--- STORED DATA Enclosed Below ---

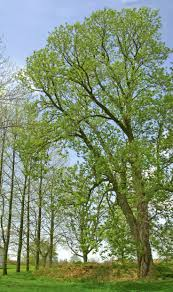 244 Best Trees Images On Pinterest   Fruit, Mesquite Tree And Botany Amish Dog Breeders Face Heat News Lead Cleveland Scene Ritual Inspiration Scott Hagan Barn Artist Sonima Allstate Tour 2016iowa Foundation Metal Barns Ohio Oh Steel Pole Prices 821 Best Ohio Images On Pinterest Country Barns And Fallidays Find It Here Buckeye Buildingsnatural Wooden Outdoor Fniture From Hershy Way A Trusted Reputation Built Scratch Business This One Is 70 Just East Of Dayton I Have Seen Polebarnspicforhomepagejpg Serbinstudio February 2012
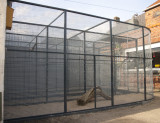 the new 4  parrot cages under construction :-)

--- End of Enclosed STORED DATA ---
--- STORED DATA Enclosed Below ---

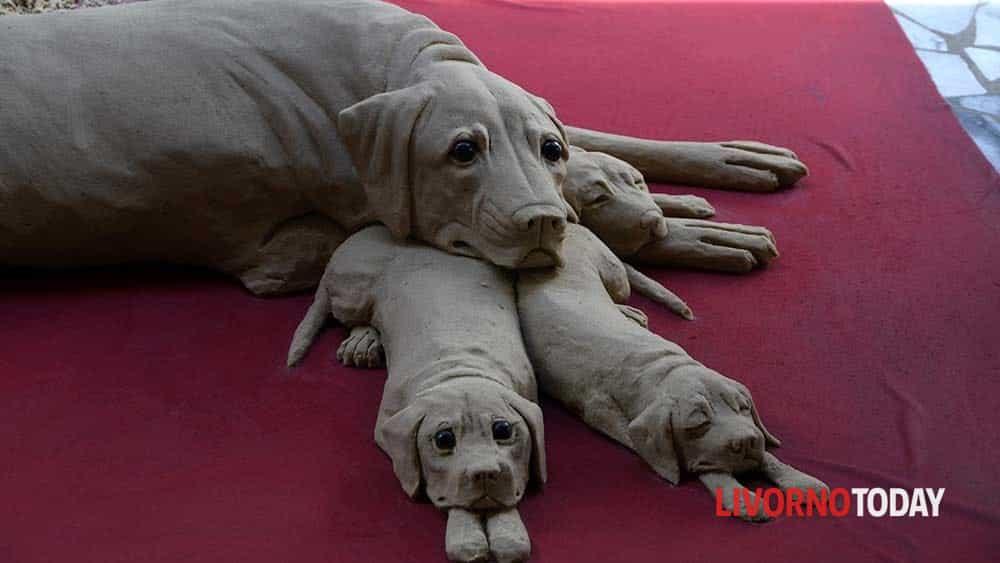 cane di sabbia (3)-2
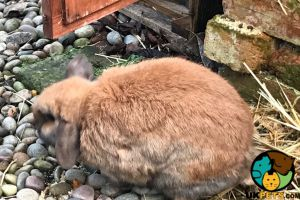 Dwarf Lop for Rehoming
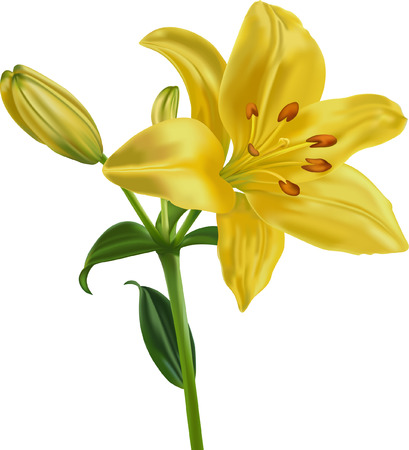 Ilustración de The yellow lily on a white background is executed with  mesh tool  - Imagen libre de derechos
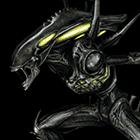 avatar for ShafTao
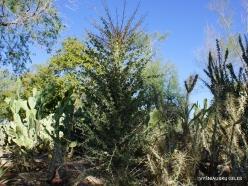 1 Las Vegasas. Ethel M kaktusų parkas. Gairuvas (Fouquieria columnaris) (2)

--- End of Enclosed STORED DATA ---

WORK INSTRUCTIONS: Copy back exactly the lines above from the one containing "cane di sabbia (3)-2" through the one containing "1 Las Vegasas.", and leave every picture behind.

SOLUTION:
 cane di sabbia (3)-2
 Dwarf Lop for Rehoming
 Ilustración de The yellow lily on a white background is executed with  mesh tool  - Imagen libre de derechos
 avatar for ShafTao
 1 Las Vegasas. Ethel M kaktusų parkas. Gairuvas (Fouquieria columnaris) (2)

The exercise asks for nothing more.